Majelis Dhuha UNIDA Hadirkan Dr. Patrialis Akbar, Angkat Tema Nilai Kepemimpinan Islam dalam Kehidupan Berbangsa dan Bernegara
Dr. H. Patrialis Akbar, S.H., M.H., Hakim Mahkamah Konstitusi RI periode 2013–2017 sekaligus tokoh nasional di bidang hukum Islam, hadir sebagai narasumber dalam Majelis Dhuha Universitas Djuanda (UNIDA) pada Jumat (16/5/2025). Dalam kegiatan yang mengangkat tema “Pencerahan Kehidupan Berbangsa dan Bernegara di Perguruan Tinggi dalam Perspektif Islam”, beliau menyampaikan ceramah tentang pentingnya keteladanan Rasulullah SAW dalam kepemimpinan serta urgensi pemahaman terhadap sistem ketatanegaraan Indonesia.
Majelis Dhuha yang rutin dilaksanakan ini diinisiasi oleh Badan Pengkajian dan Penerapan Tauhid (BPPT) UNIDA, dan kali ini dirangkaikan dengan Tasyakur Walimatus Safar bagi Insan UNIDA yang akan menunaikan ibadah haji. Kegiatan dilaksanakan di Masjid Baitul Hamdi UNIDA dan dihadiri oleh jajaran pimpinan universitas, dosen, tenaga kependidikan, serta mahasiswa.
Dalam pemaparannya, Dr. Patrialis Akbar menjelaskan struktur lembaga-lembaga negara menurut Undang-Undang Dasar 1945, mulai dari kekuasaan eksekutif, legislatif, hingga yudikatif. Ia menekankan bahwa pemimpin di semua lini pemerintahan, baik pusat maupun daerah harus menjalankan amanah dengan meneladani sifat-sifat Rasulullah SAW, yakni jujur (shiddiq), amanah, tabligh, dan fathanah.

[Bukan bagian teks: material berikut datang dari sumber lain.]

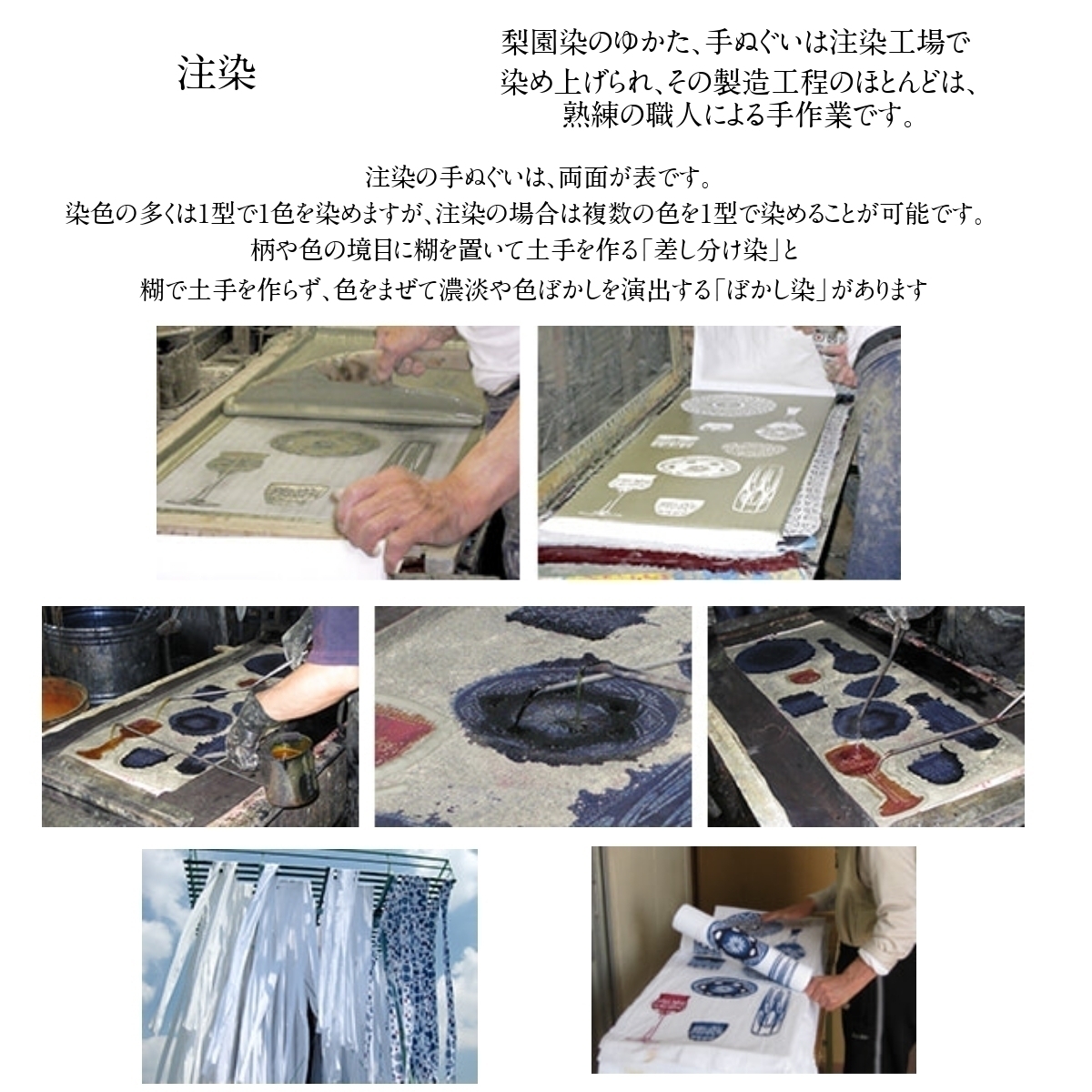 注染

梨園染のゆかた、手ぬぐいは注染工場で染め上げられ、その製造工程のほとんどは、熟練の職人による手作業です。

注染の手ぬぐいは、両面が表です。
染色の多くは1型で1色を染めますが、注染の場合は複数の色を1型で染めることが可能です。
柄や色の境目に糊を置いて土手を作る「差し分け染」と
糊で土手を作らず、色をまぜて濃淡や色ぼかしを演出する「ぼかし染」があります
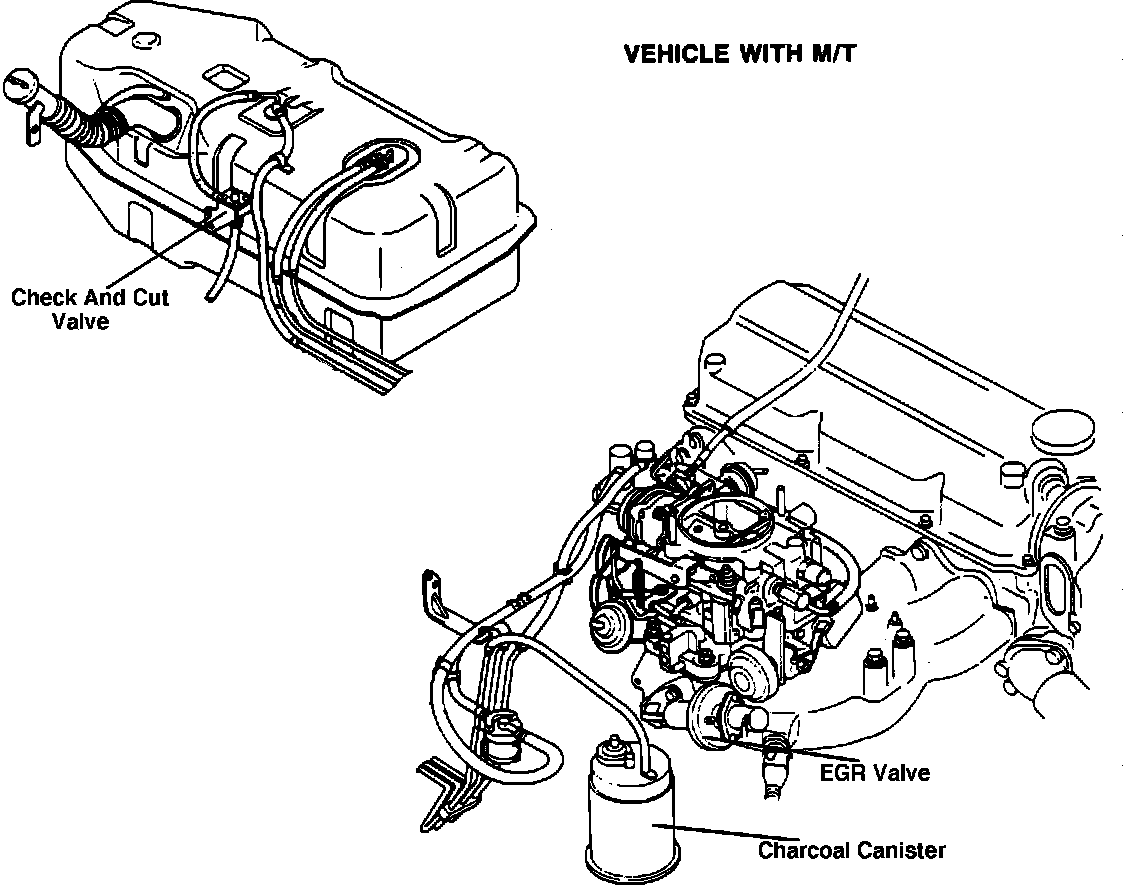 VEHICLE WITH M/T

Check And Cut Valve

EGR Valve

Charcoal Canister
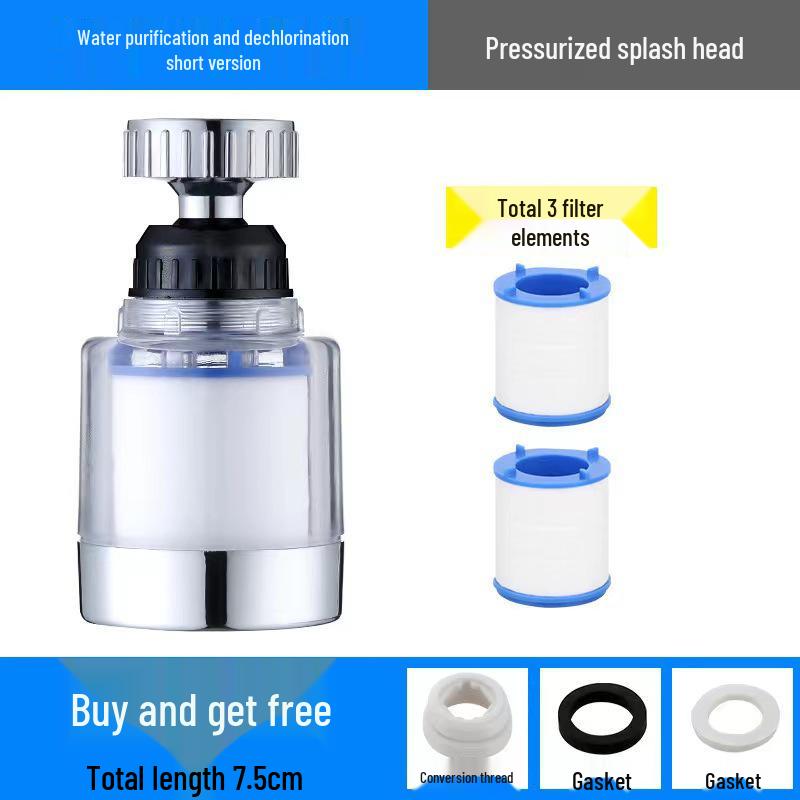 Water purification and dechlorination short version

Pressurized splash head

Total 3 filter elements

Buy and get free

Total length 7.5cm

Conversion thread

Gasket

Gasket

Ia juga menyoroti bahwa lembaga negara seperti Presiden, DPR, DPD, MA, MK, dan lainnya memiliki fungsi vital dalam menjaga keseimbangan kekuasaan negara. Namun, menurutnya, yang lebih utama adalah bagaimana pemimpin dalam lembaga-lembaga tersebut mengimplementasikan nilai-nilai keislaman dalam tugas dan tanggung jawabnya.
"Pemimpin itu harus menjadi teladan bagi rakyatnya, memiliki akhlak mulia, dan menempatkan tauhid sebagai landasan dalam mengambil kebijakan. Keteladanan Rasulullah SAW adalah contoh sempurna dalam kepemimpinan. Ini relevan dengan sistem ketatanegaraan kita, yang menempatkan rakyat sebagai pemegang kedaulatan," tegasnya.
Ia juga menyampaikan apresiasi terhadap budaya bertauhid yang diterapkan di UNIDA, seperti pembiasaan salat berjamaah dan penguatan karakter islami. Menurutnya, UNIDA merupakan contoh nyata bagaimana perguruan tinggi dapat berkontribusi dalam mencetak generasi pemimpin yang berlandaskan nilai keislaman.
“UNIDA menjadi role model dalam menerapkan budaya tauhid. Budaya ini penting untuk ditanamkan sejak mahasiswa, agar ketika mereka menjadi pemimpin kelak, nilai-nilai itu tetap menjadi pegangan,” ujarnya.